Instructions for the task:
Look for "beams" in the material below and show each line that contains it.

Working data:
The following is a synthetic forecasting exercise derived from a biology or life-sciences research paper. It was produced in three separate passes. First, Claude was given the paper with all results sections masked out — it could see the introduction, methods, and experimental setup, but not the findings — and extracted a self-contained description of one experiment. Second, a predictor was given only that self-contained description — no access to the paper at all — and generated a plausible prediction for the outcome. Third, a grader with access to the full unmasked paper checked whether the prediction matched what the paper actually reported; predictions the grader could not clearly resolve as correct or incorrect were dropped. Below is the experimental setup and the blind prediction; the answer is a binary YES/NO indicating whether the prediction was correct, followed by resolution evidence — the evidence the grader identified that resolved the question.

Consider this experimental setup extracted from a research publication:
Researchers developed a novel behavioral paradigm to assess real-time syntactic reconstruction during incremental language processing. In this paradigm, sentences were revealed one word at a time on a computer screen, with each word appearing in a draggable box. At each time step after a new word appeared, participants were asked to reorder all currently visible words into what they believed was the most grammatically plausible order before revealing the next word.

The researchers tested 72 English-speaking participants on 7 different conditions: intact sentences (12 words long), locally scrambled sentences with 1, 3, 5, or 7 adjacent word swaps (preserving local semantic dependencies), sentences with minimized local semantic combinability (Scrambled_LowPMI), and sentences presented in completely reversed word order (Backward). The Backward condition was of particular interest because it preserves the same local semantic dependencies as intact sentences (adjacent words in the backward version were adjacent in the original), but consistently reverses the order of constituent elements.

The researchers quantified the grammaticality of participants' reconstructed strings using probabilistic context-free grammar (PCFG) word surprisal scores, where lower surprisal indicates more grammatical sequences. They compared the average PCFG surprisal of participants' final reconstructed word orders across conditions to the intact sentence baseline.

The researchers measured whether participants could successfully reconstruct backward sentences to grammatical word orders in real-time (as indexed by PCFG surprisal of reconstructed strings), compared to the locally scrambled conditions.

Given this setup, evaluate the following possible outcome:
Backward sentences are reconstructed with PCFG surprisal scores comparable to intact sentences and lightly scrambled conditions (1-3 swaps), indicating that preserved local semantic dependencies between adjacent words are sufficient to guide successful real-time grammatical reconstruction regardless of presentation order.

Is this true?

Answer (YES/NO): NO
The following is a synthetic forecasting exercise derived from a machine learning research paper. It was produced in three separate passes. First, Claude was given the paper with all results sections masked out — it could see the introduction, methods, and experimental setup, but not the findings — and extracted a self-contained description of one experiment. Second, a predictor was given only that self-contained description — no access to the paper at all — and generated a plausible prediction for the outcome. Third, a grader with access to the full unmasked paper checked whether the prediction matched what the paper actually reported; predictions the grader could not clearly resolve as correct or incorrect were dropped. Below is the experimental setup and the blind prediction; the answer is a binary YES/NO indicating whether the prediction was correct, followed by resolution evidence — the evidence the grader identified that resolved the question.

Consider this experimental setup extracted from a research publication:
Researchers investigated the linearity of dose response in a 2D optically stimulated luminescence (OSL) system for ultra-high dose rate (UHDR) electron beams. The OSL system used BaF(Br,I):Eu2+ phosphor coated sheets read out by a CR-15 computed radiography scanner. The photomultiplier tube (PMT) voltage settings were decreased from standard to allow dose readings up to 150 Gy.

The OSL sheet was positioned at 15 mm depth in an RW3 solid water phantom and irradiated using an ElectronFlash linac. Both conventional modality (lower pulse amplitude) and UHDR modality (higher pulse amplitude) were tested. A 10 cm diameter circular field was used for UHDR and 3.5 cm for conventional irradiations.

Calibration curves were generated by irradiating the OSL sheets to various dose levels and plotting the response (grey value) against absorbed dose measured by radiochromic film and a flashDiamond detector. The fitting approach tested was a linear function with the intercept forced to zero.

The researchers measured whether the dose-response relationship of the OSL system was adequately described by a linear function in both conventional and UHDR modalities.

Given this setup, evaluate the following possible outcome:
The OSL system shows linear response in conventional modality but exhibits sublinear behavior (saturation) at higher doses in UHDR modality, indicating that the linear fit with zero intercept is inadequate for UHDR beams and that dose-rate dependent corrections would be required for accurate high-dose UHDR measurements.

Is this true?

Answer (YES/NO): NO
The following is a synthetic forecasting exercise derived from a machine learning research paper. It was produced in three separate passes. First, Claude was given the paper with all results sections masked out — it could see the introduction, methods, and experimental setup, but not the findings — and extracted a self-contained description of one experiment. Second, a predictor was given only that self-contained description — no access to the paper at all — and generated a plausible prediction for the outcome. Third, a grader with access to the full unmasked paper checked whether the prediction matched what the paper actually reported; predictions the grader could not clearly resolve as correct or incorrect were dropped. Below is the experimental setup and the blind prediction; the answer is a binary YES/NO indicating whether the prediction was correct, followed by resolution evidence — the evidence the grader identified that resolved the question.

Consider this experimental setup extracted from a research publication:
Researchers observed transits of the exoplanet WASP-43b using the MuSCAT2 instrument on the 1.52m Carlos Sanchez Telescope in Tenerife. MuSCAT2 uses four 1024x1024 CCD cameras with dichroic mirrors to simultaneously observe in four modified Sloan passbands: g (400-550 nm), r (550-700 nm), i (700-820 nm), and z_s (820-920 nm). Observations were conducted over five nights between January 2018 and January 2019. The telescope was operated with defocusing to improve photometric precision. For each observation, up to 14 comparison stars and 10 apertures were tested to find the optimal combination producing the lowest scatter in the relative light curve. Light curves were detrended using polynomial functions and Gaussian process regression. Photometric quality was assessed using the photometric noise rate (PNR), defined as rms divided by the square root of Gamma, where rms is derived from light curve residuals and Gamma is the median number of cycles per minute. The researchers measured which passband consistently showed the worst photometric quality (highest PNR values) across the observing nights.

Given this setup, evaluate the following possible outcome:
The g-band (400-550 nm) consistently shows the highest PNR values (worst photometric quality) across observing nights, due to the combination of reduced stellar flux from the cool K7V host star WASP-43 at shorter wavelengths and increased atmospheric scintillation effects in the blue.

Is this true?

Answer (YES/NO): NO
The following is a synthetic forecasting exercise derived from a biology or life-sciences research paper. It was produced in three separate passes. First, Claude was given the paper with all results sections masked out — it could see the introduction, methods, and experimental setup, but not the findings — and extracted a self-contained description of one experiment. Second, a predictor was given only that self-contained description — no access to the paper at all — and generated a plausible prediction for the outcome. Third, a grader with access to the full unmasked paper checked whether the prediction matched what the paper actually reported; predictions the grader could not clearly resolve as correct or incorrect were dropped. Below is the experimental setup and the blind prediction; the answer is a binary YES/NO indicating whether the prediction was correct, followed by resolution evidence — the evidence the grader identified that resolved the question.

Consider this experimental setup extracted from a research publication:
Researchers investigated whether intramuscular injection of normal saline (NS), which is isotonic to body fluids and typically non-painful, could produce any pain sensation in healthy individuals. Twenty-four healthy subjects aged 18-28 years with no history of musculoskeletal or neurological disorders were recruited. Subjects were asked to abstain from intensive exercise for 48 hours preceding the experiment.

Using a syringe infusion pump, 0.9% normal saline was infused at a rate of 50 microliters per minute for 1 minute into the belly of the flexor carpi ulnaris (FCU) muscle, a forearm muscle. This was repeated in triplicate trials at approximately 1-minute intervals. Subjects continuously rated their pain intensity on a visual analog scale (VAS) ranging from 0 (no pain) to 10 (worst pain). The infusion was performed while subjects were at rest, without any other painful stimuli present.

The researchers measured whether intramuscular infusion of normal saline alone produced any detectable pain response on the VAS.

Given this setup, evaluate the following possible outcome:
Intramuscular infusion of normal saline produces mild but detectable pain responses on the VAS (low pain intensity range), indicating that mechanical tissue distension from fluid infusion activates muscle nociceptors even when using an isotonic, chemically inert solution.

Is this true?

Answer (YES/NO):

Written answer:
Researchers investigated the linearity of dose response in a 2D optically stimulated luminescence (OSL) system for ultra-high dose rate (UHDR) electron beams. The OSL system used BaF(Br,I):Eu2+ phosphor coated sheets read out by a CR-15 computed radiography scanner. The photomultiplier tube (PMT) voltage settings were decreased from standard to allow dose readings up to 150 Gy.
The OSL system shows linear response in conventional modality but exhibits sublinear behavior (saturation) at higher doses in UHDR modality, indicating that the linear fit with zero intercept is inadequate for UHDR beams and that dose-rate dependent corrections would be required for accurate high-dose UHDR measurements.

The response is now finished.